• To be done:
[A] In the forum thread about hunting with BBs, list the three pellet brands that Brower recommends buying.
[B] Write a continuation of the forum thread about hunting with BBs, picking up after its final line.

START Page extract

# bbs



## californiahunter (Nov 25, 2006)

is it bad to hunt with bbs. i would by pellets but i live in a suberban area and dont want a pellet to hit someone


----------



## Brower (Mar 10, 2006)

actually pellets are better in both ways. BB's can hit a target and then pass through and then ricohet, plus they dont carry enough "impact" force to kill squirrels and such, pellets when they hit a target thats soft(card board box) then pass through and hit a hard suface they immediatly lose all they energy,flatten out and fall to the ground

hope this helps


----------



## californiahunter (Nov 25, 2006)

ok then what pellets should i buy i have a 177 caliber


----------



## gray squirrel (Apr 23, 2006)

buy the gamo 4 pake, I shoot hollopoints and domed


----------



## californiahunter (Nov 25, 2006)

where do i get them^


----------



## Brower (Mar 10, 2006)

Walmart...internet

get these three brands

Gamo Raptors
Beeman Crow Magnums
Predator Pellets
These three pellets will give you the best chance of killing a squirrel will your underpowered pellet gun(by the way what brand/model?)


----------



## gray squirrel (Apr 23, 2006)

rapters only shoot googd at cloes randg and low power guns


----------



## Brower (Mar 10, 2006)

NO, grey squirrel i have a benjamin sheridan 397. Now that shooting its advertised 800fps with the raptors maybe 870-910fps, but the thing that matters is that if you have a rifled barrel they will shoot much better then the smooth bore bb/pellet gun combos.
Also i have killed many squirrel with this gun and those pellets out to 30-35 yards.


----------



## californiahunter (Nov 25, 2006)

Brower said:


> Walmart...internet
> 
> get these three brands
> 
> ...


 i have a daisy 800 pellet/bb guns


----------



## Brower (Mar 10, 2006)

you should be fine to hunt squirrels with...just aim for vitals


----------



## gray squirrel (Apr 23, 2006)

my gun shoots 1250 and it is a rws and i shoot way off with repters


----------



## Woogie_man (Nov 18, 2006)

END Page extract
START Supplied material

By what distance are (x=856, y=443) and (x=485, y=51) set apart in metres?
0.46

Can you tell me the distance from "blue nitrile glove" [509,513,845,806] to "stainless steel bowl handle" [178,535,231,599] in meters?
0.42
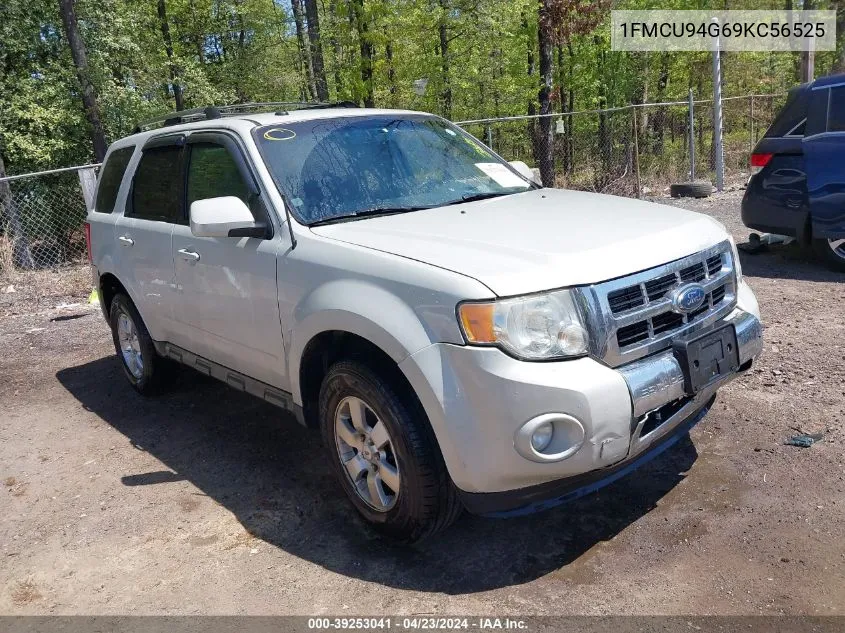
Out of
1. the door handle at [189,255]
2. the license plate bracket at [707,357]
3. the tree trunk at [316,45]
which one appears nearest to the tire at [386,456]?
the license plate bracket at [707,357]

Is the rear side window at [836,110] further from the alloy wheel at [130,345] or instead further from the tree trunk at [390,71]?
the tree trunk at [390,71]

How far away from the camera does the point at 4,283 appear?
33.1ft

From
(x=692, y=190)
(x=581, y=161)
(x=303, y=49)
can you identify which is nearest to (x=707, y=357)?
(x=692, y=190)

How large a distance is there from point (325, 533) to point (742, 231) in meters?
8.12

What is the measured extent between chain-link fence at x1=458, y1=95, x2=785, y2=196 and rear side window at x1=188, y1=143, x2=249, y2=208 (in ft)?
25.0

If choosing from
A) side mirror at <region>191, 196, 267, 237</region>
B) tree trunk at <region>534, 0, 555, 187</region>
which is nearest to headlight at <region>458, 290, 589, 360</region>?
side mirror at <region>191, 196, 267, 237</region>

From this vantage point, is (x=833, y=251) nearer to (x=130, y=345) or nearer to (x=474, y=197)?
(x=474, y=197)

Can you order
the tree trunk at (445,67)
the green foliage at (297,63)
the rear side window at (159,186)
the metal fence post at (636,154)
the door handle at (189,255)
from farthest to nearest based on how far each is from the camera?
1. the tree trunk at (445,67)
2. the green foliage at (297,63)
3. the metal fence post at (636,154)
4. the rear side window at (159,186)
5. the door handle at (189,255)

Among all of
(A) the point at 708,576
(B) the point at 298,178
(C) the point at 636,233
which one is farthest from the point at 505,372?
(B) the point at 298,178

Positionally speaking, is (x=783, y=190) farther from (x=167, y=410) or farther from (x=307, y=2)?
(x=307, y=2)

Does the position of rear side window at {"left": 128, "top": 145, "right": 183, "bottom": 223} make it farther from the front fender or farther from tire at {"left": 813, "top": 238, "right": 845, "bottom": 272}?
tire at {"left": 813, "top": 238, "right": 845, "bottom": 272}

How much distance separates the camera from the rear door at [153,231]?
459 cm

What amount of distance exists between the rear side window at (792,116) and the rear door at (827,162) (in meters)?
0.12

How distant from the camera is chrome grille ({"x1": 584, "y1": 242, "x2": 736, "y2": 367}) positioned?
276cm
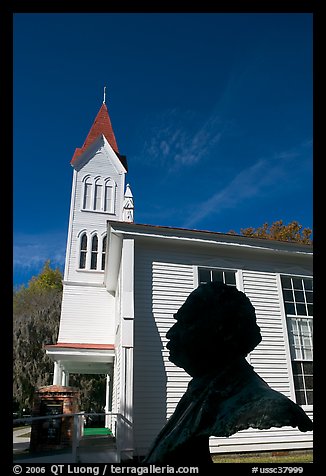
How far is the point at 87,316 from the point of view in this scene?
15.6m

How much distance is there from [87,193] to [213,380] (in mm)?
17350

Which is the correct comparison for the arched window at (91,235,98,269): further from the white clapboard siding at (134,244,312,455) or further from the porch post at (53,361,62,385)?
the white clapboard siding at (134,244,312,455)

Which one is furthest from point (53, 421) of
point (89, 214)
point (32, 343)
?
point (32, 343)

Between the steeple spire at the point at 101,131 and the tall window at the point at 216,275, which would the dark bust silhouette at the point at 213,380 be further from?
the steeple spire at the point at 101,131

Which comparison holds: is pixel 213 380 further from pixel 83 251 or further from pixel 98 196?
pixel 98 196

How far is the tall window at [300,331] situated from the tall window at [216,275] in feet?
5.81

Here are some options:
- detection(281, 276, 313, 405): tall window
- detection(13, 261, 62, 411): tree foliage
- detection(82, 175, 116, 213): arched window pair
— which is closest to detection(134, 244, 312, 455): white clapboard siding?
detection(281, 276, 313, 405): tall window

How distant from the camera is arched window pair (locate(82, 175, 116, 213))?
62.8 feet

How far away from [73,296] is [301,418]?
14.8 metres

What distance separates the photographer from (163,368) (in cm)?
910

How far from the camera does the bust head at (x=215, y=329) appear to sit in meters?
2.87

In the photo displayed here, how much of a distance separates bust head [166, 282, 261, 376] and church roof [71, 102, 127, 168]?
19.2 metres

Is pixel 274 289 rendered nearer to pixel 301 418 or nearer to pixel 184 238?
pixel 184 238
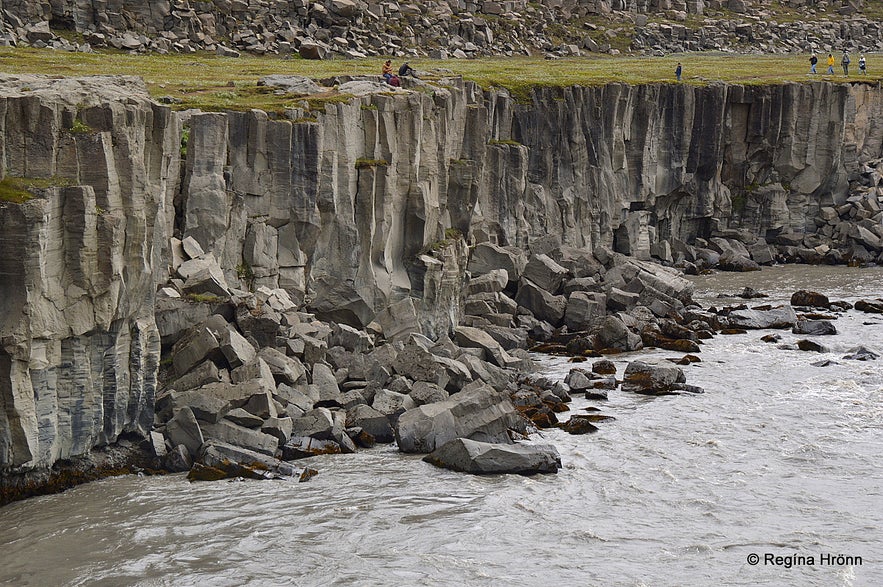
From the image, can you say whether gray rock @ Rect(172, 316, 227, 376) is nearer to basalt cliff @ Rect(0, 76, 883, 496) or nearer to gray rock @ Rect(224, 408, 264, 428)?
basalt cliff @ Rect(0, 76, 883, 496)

END Supplied material

• Answers to the problems:
[A]
Gamo Raptors
Beeman Crow Magnums
Predator Pellets

[B]
californiahunter said:


> is it bad to hunt with bbs. i would by pellets but i live in a suberban area and dont want a pellet to hit someone


umm... i don't know the laws there in california... but i am fairly sure that you can't and _shouldn't_ hunt anything in a suberban area....


----------



## Cleankill47 (Jan 19, 2006)

You shouldn't use firearms in a suburban area, because of the range on them, but a pellet rifle most times is fine.

Gray squirrel, since you just don't seem to think that the Raptors are any good, I suggest you go here and look at the 'Performance Ballistic Alloy' and 'Hunting Experience' videos:

http://www.gamousa.com/Catalog.aspx?Action=Videos

The pellets are good, just maybe not with an RWS. Gamo makes the pellets, so it makes sense that they would work a little better in their rifles.


----------



## californiahunter (Nov 25, 2006)

i am going to buy beeman bearcub pellets are they ok grade pellets


----------



## Da killing machine (Dec 3, 2006)

I bought a Gamo Elite and it shoots raptors just fine . My buddy has a bemin riffle and when he shoots the raptor his shots come in low. But his rifflings not the same ,he would have to readjust his scope for the raptor. But it does shoot consistant .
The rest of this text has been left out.